The entries below need to be written out exactly, with no pictures included.
*** INFORMATION GIVEN ***
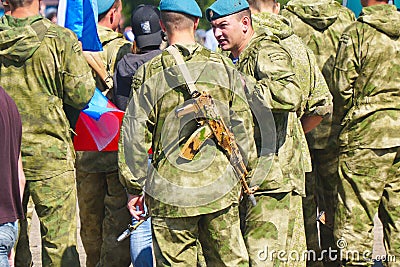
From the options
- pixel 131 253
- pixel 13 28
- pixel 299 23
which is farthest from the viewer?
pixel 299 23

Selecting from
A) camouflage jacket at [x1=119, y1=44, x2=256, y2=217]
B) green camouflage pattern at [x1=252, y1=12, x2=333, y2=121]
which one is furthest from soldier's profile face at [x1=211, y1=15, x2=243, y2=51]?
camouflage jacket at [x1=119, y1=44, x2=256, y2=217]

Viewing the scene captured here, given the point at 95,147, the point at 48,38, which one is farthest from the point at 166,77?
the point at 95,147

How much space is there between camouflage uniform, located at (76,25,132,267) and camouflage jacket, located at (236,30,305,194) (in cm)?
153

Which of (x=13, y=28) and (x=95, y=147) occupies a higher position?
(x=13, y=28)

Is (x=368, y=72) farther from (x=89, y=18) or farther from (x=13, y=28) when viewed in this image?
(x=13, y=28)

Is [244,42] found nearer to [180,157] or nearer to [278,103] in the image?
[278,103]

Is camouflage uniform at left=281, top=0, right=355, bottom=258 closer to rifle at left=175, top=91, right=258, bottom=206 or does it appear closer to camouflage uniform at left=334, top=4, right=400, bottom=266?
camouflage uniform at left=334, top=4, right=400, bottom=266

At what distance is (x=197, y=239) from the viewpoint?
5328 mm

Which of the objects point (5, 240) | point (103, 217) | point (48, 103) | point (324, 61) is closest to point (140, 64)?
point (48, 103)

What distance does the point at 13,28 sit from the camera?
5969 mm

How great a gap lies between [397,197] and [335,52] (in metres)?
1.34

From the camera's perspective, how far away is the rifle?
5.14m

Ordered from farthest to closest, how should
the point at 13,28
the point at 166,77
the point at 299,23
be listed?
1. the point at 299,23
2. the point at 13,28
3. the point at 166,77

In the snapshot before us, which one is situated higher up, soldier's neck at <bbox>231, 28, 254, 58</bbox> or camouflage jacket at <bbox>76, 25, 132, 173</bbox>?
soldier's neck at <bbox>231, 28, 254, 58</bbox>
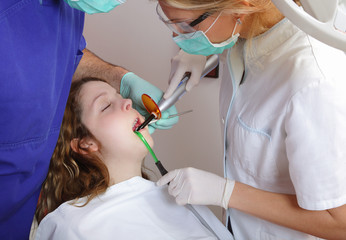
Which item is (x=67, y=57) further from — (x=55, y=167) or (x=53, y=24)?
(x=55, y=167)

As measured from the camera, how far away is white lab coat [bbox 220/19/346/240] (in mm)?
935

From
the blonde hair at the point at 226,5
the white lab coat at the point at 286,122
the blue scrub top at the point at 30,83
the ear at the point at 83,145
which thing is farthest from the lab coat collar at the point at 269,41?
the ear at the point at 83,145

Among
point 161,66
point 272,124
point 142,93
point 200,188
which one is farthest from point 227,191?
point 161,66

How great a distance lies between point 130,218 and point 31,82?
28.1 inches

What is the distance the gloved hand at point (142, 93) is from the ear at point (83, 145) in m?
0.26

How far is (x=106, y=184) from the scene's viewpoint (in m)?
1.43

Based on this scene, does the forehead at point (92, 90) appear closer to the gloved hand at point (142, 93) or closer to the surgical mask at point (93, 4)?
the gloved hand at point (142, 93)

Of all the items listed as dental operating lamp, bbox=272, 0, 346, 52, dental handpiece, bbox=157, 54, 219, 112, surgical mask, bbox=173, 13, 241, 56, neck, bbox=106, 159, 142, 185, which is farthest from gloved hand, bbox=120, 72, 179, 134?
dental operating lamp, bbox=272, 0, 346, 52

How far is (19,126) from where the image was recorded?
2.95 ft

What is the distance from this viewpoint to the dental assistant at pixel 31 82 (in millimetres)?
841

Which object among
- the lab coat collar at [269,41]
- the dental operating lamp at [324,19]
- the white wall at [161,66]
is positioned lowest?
***
REPLY:
From the options
- pixel 131 253
- pixel 13 28
- pixel 299 23
which is farthest from the viewer?
pixel 299 23

Selecting from
A) camouflage jacket at [x1=119, y1=44, x2=256, y2=217]
B) green camouflage pattern at [x1=252, y1=12, x2=333, y2=121]
which one is furthest from soldier's profile face at [x1=211, y1=15, x2=243, y2=51]?
camouflage jacket at [x1=119, y1=44, x2=256, y2=217]

Viewing the scene captured here, given the point at 95,147, the point at 48,38, which one is farthest from the point at 166,77?
the point at 95,147

How much space is there between camouflage uniform, located at (76,25,132,267) and camouflage jacket, located at (236,30,305,194) (in cm)?
153

Which of (x=13, y=28) and (x=95, y=147) occupies a higher position?
(x=13, y=28)

Is (x=368, y=72) farther from (x=89, y=18) or farther from (x=13, y=28) when viewed in this image?
(x=13, y=28)

Is [244,42] found nearer to [180,157] or nearer to [278,103] in the image?
[278,103]

Is camouflage uniform at left=281, top=0, right=355, bottom=258 closer to rifle at left=175, top=91, right=258, bottom=206 or does it appear closer to camouflage uniform at left=334, top=4, right=400, bottom=266?
camouflage uniform at left=334, top=4, right=400, bottom=266

At what distance is (x=197, y=239) from the viewpoint?
5328 mm

Which of the objects point (5, 240) | point (103, 217) | point (48, 103) | point (324, 61) is closest to point (140, 64)?
point (48, 103)

What distance does the point at 13,28 sit from the camera?
5969 mm

How great a gap lies between [397,197] and [335,52] (in metres)?
1.34

From the camera's perspective, how far away is the rifle?
5.14m

Ordered from farthest to closest, how should
the point at 13,28
the point at 166,77
the point at 299,23
be listed?
1. the point at 299,23
2. the point at 13,28
3. the point at 166,77

In the snapshot before us, which one is situated higher up, soldier's neck at <bbox>231, 28, 254, 58</bbox> or camouflage jacket at <bbox>76, 25, 132, 173</bbox>?
soldier's neck at <bbox>231, 28, 254, 58</bbox>
Which item is (x=67, y=57) further from — (x=55, y=167) or (x=53, y=24)?
(x=55, y=167)

As measured from the camera, how far away is white lab coat [bbox 220/19/346/240] (in mm)?
935

From
the blonde hair at the point at 226,5
the white lab coat at the point at 286,122
the blue scrub top at the point at 30,83
the ear at the point at 83,145
which thing is farthest from the lab coat collar at the point at 269,41?
the ear at the point at 83,145

Among
point 161,66
point 272,124
point 142,93
point 200,188
which one is farthest from point 227,191?
point 161,66

How great a distance lies between point 130,218 and point 31,82?
28.1 inches

What is the distance the gloved hand at point (142, 93) is from the ear at point (83, 145) in m?
0.26

How far is (x=106, y=184) from the scene's viewpoint (in m)?
1.43

Based on this scene, does the forehead at point (92, 90) appear closer to the gloved hand at point (142, 93) or closer to the surgical mask at point (93, 4)?
the gloved hand at point (142, 93)

Of all the items listed as dental operating lamp, bbox=272, 0, 346, 52, dental handpiece, bbox=157, 54, 219, 112, surgical mask, bbox=173, 13, 241, 56, neck, bbox=106, 159, 142, 185, which is farthest from gloved hand, bbox=120, 72, 179, 134?
dental operating lamp, bbox=272, 0, 346, 52

How far is (19,126) from where the image was recorded?
2.95 ft

What is the distance from this viewpoint to the dental assistant at pixel 31 82 (in millimetres)?
841

Which object among
- the lab coat collar at [269,41]
- the dental operating lamp at [324,19]
- the white wall at [161,66]
is positioned lowest?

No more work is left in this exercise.